The quality of the predictions from the full G x E model (Eq. 1) was evaluated with an independent dataset. In three of the 10 field sites (CLMB, KBSM, PKLE), 370 extra genotypes were planted and panicle morphology data were collected for these genotypes in 2016. The multi-environment QTL x E model was evaluated by 1) extracting the final full model from Genstat based on the core set of progeny, 2) reconstructing the model in R, 3) predicting the panicle traits for these additional genotypes at these 3 field sites, and 4) comparing the model predictions with field observations. Percentage of bias (bias%) and the prediction accuracy (r , or correlation coefficient) between the model predictions and field observations were used as statistical measures for model performance.
Our Genstat modeling of QTL x E considered sites as fixed effect.
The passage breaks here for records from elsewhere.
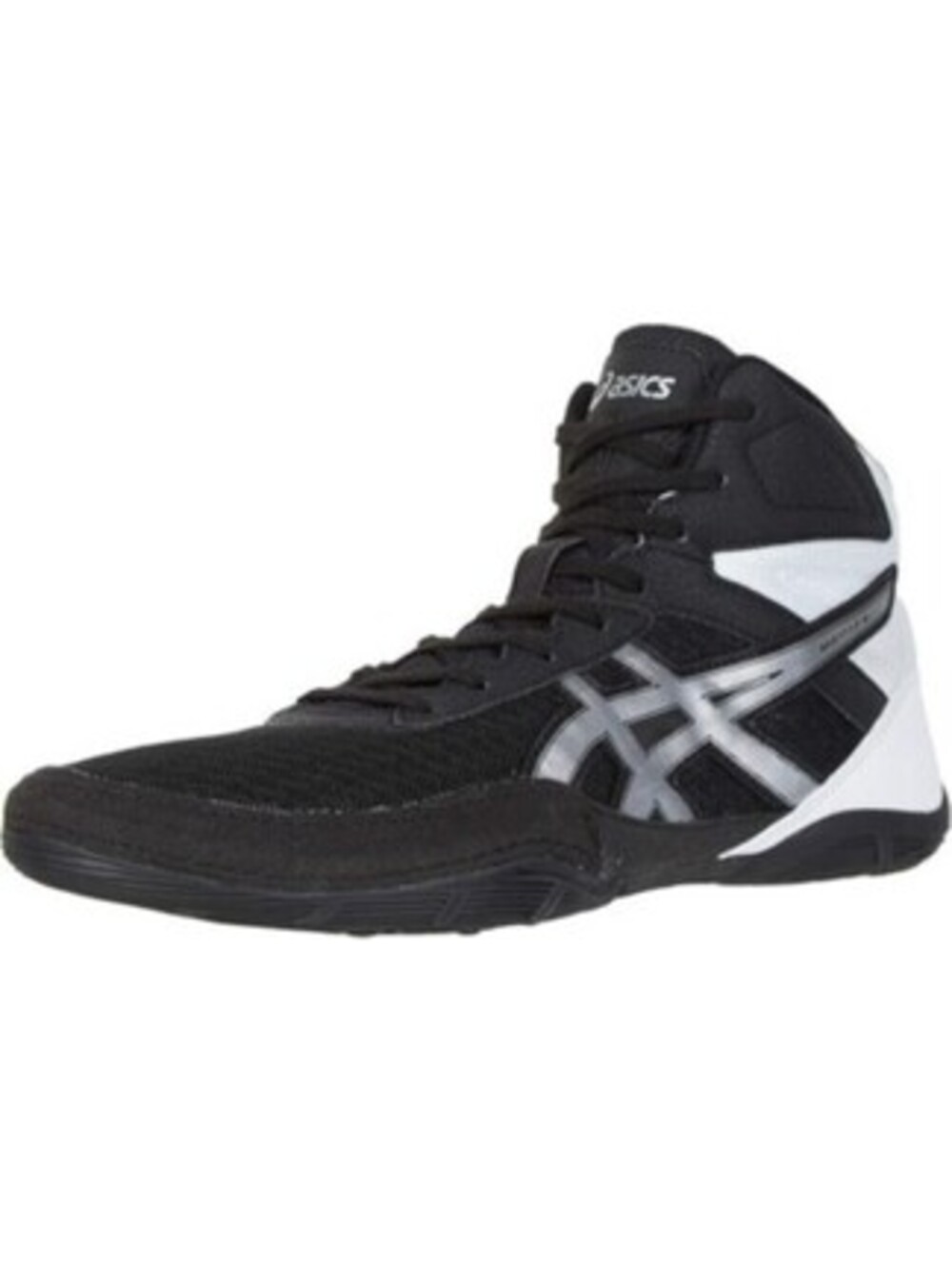 ASICS Matflex Wrestling Shoes Mens 9 41.5 Black & White Silver Boxing MMA 1081A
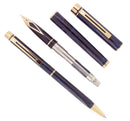 C1996 SHEAFFER TARGA LAQUE COBALT BLUE RONCE FINE NIB FOUNTAIN PEN & BALLPOINT SET MINT OFFERED BY ANTIQUE DIGGER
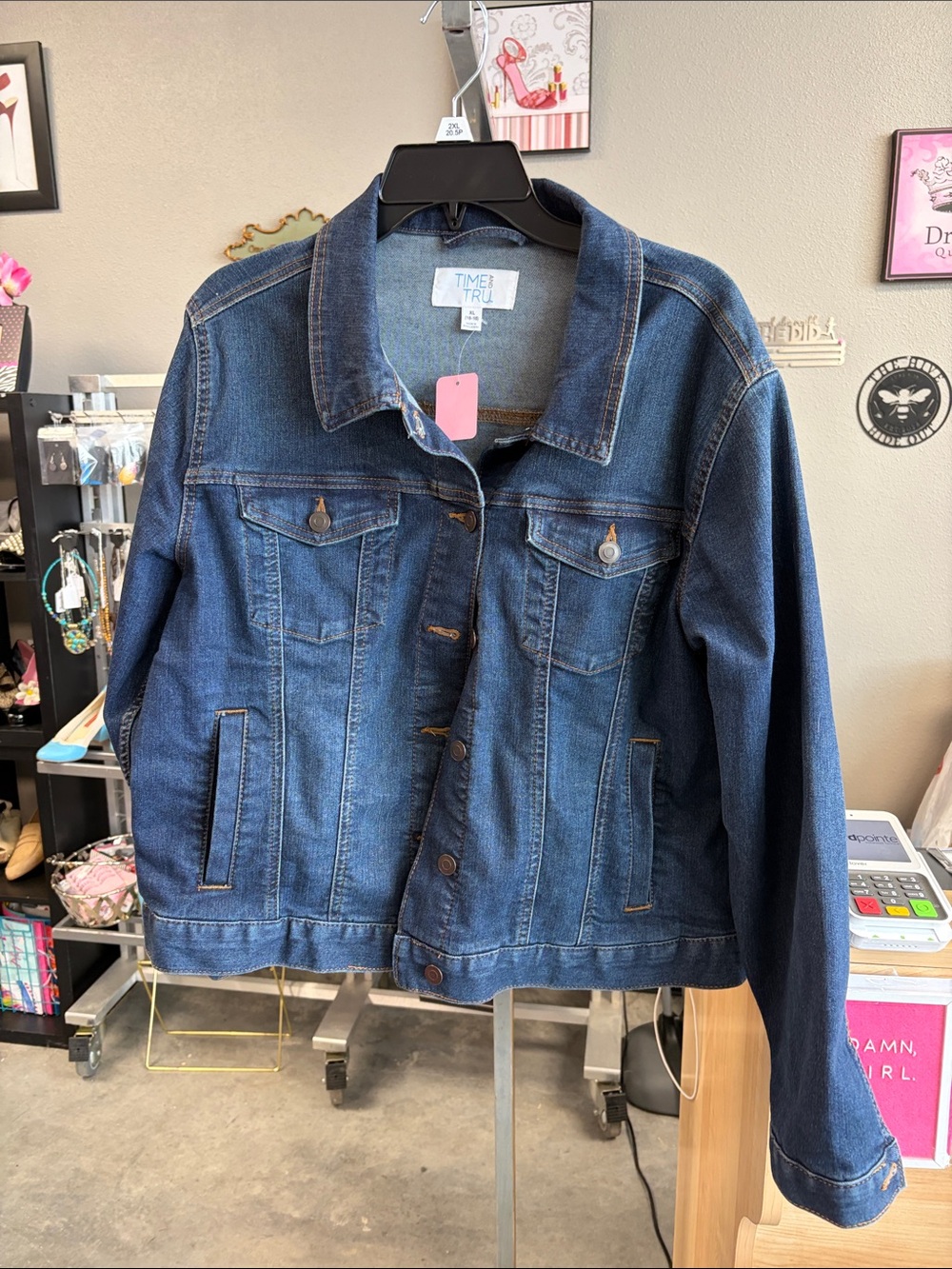 Time and Tru Blue Denim Jacket with Contrast Stitching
To further explore the possible environmental drivers of the QTL x E, we explored a variety of regression models using best subset generalized linear models (‘bestglm’ package, McLeod et al., 2020) in R. Here, the QTL effects (i.e., the difference of A versus B or C versus D alleles) were predicted with the yearly mean temperature (Tmean), the yearly total rainfall (Rainfall), the day length (DL), and the yearly average solar radiation (SRAD) as predictors as shown in Equation 2.
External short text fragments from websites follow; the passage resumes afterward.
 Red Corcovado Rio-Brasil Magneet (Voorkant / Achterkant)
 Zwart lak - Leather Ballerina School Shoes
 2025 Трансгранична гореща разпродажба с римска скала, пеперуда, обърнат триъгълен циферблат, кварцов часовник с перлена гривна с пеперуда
effect = µ + Tmean + Rainfall + DL + SRAD +e Eq. (2)
These environmental variables were selected because temperature, water availability and light have been identified as interacting with panicle development, as mentioned in the Introduction. Interaction terms between variables were not included in our models because they were highly correlated with the individual variable. We used the bestglm function and performed all-subset linear regression based on Bayesian information criteria (BIC) to find the best subset of variables to fit the model. Environmental variables retained from the model were considered as candidate environmental factors that interacted with specific QTL, resulting in different effects at different sites.
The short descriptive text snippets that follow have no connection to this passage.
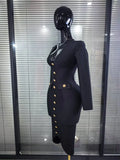High Quality Women Long Sleeve Sexy V-Neck Buttons Bodycon Midi Bandage Dress Officelady Fashion Evening Party Clothing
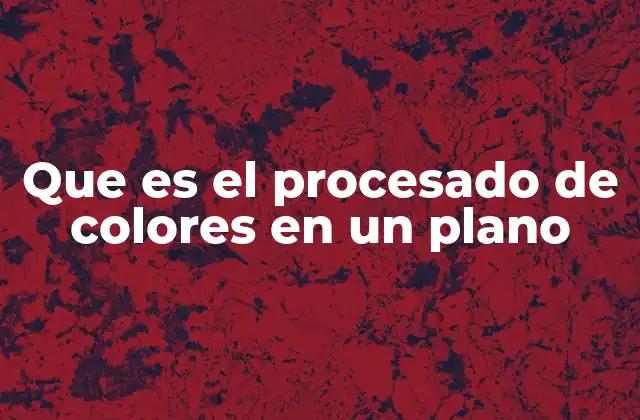 Que es el Procesado de Colores en un Plano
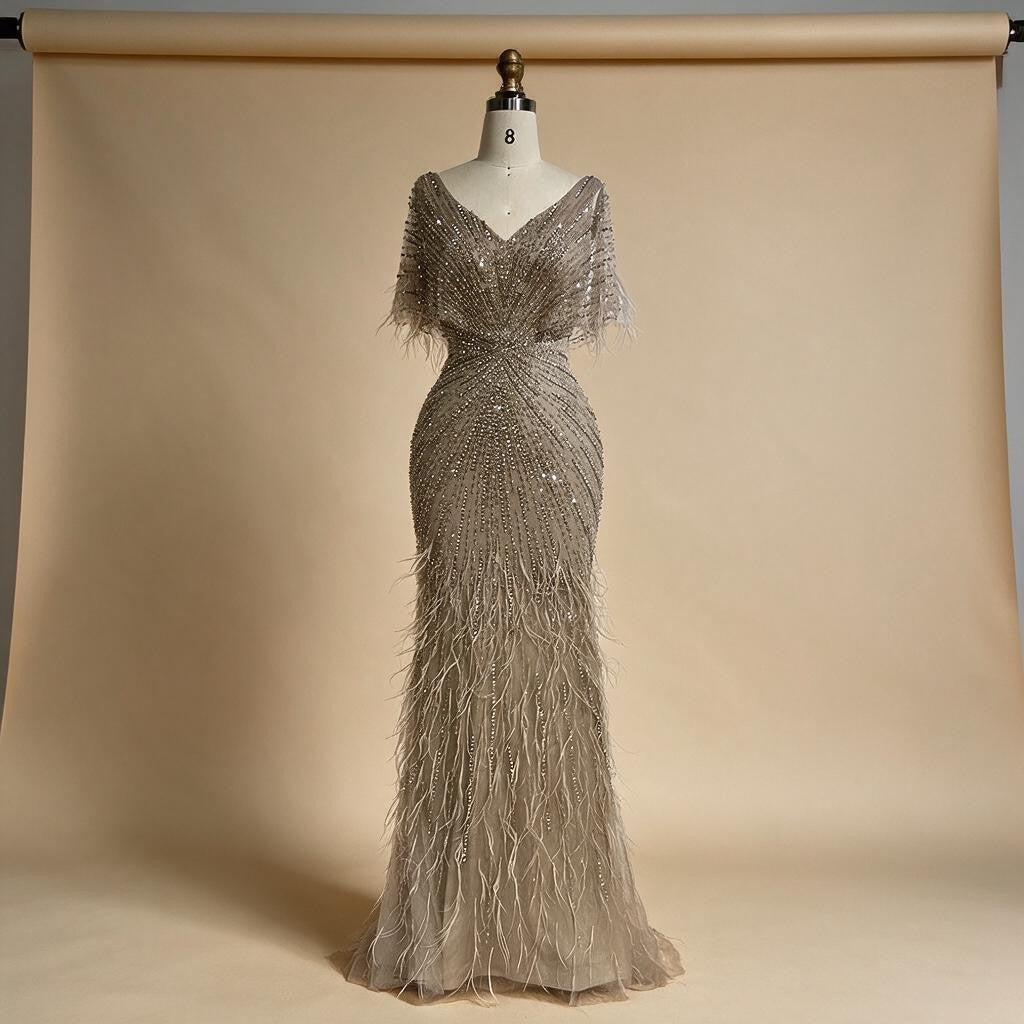 Brown Mermaid Beaded Feathers Evening Dresses Elegant Party Gowns for Women DLA71323 Customized | Nightbubo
Additionally, to investigate potential pleiotropic relationships between panicle traits and other traits, we ran the multi-environment QTL model for flowering (FL50), tiller count (TC), and biomass (BIO) in switchgrass and examined if the QTL identified for panicle traits share the same QTL with these traits. FL50, TC and BIO data were collected in the same year as panicle data and previously reported in Lowry et al. (2019). FL50 is the day of the year when 50% of the tillers on a plant have panicles that have begun flowering. TC and BIO are the total tiller count and dry biomass at the end of the growing season, respectively. Traits with overlapping QTL confidence interval were considered as potentially pleiotropic.